Online Food Delivery to get Halal Approved
Is the food you ordered online halal? Well, you will know soon. Authorities are pushing for regulations to ensure online food delivery services in the UAE are halal, unless they state otherwise.
International Halal Accreditation Forum (IHAF), an independent, non-government network of accreditation agencies mandated to enforce halal standards in member countries, is working with regulatory bodies in the UAE to establish a halal certification system for online food delivery businesses, the forum’s secretary general Mohammad Saleh Badri said.
The move is an extension of the efforts to certify various products and premises as halal and unify the halal standards and marks internationally.
The UAE has introduced the National Halal Mark to help consumers understand that food products with the mark have been certified as halal from the right authorities. In Dubai, strict regulations are in place for the sale of non-halal food products.
Online food delivery service is considered a new area for ensuring halal standards in the UAE, said Badri, who is also the former director general of the Emirates Standardisation and Metrology Authority (Esma).
“You just call and they bring the food. You don’t know how it is produced. If you go to the supermarket, you can identify the [halal] mark. But when you order food online, you can’t verify it,” he observed.
Badri said a new system for registering online food businesses will be introduced for this. These businesses will have to register with regulatory bodies.
“There will be a mechanism of how to control and monitor these registered businesses. The system will make sure all registered companies are halal. We are in the process of making it. By the end of this year, it should be out. We will coordinate with the regulatory departments for this.”
Badri said customers will be able to verify the halal certification. “For example, you are calling a pizza delivery service. You will be able to ask them for their halal registration.”
The strict regulations will ensure halal food products are halal throughout the chain of production, storage, and transportation until consumption.
Once the system is established in the UAE, it will be replicated in other member countries of the forum. More than 20 Islamic and non-Islamic countries are members of IHAF.

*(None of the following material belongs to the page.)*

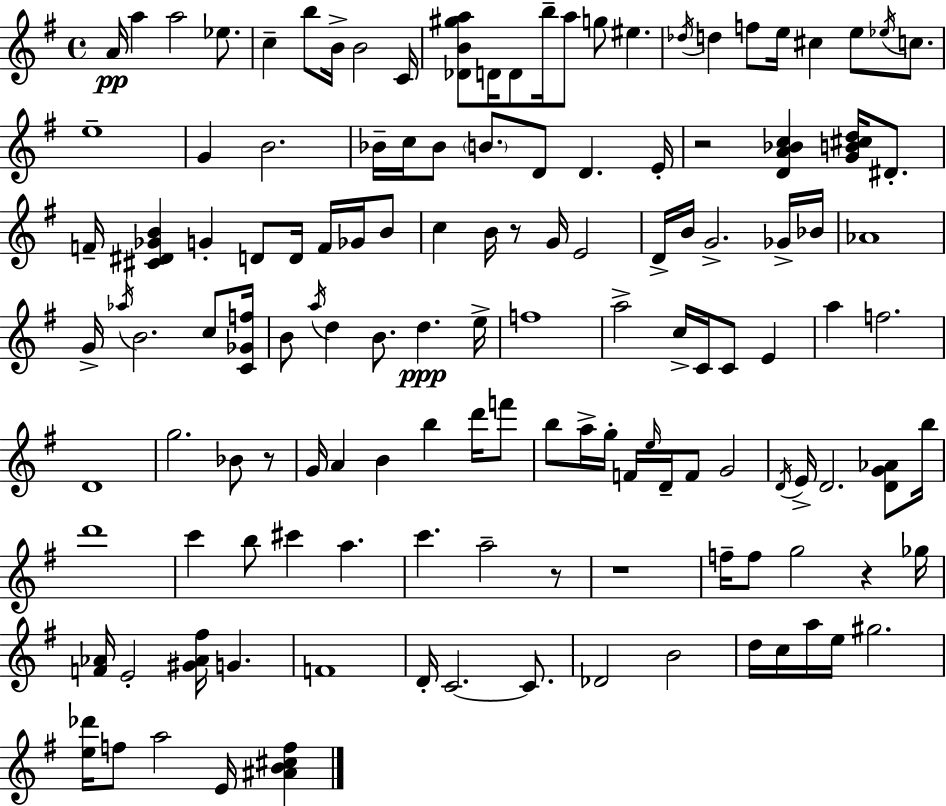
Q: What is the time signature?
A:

It is the first international accreditation entity to be based in the UAE. Esma and Dubai Accreditation Centre (DAC) under Dubai Municipality are part of the Forum. In association with these bodies, IHAF is supporting Dubai’s efforts to establish itself as the capital of the Islamic economy.

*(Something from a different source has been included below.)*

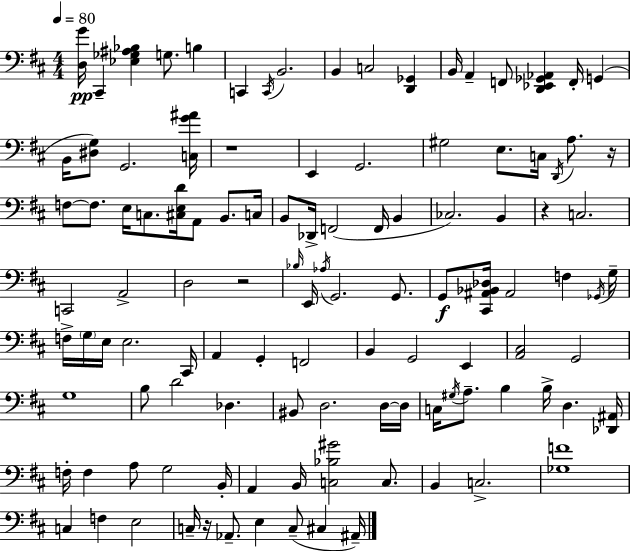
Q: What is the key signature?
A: D major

“Halal accreditation is one of the 40 initiatives that have been chalked out for this. Unified halal accreditation will eliminate duplication of standards and fake halal certifications in the market,” said Badri.
Globally, he said, there is a growing demand for halal certification of non-food products and premises as well. “Apart from hotels, restaurants and kitchens, we now have requests to certify airports and flight catering services as halal. We are promoting a lot of studies, technologies and innovations for halal certification. For example, there are apps that help consumers detect the authenticity of halal marks on food products.”